CEO Mark Parker and his executive team projected a solid fiscal 2017 for the brand. Sales growth should be in the low single digits after accounting for currency moves, continuing 2016's momentum. Gross margin should tick higher again, Parker said, and this time by as much as half of a percent thanks to cost cuts and higher average selling prices. The current quarter won't look pretty on the top or bottom lines since growth is projected to be the slowest of the year, even as costs spike thanks to marketing spend for the Olympics and the European Soccer Championships. Nike's long-term plan seems firmly in place, though, and points to more sales and profit growth ahead. 

General Mills aims for higher profits on flat sales

General Mills, the owner of Cheerios and Yoplait, rose in heavy trading following its fiscal Q4 earnings release. Sales fell by 9%, which was better than the 10% drop analysts were expecting. The decline was completely driven by unusual factors like a brand divestment and a slightly shorter fiscal calendar. Strip out those headwinds, and revenue actually ticked higher by 1%. 

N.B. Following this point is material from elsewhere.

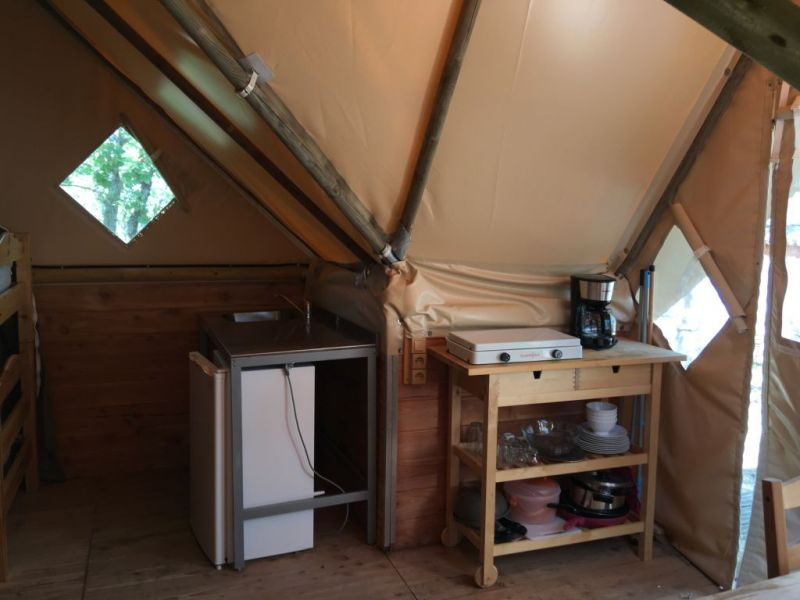 location-tente-trappeur-camping-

Image source: Getty Images.

General Mills beat consensus estimates by a wider margin on profits: It posted $0.66 per share of earnings compared to the $0.60 Wall Street had modeled. Management credited productivity and cost savings initiatives for the profit boost while highlighting the return to organic growth over the last four quarters. "Our renovation and innovation efforts helped improve topline momentum on many businesses, and our productivity and cost-savings initiatives drove strong margin expansion," CEO Ken Powell said in a press release.

For the year ahead, executives project a minor decrease in organic sales, but as much as an 8% EPS boost. Cost cuts will make the business fundamentally more profitable, with operating margin approaching a strong 20% of sales by 2018. Still, investors might want to wait for signs of stronger revenue growth before paying nearly 30 times the past year's earnings for a piece of General Mills.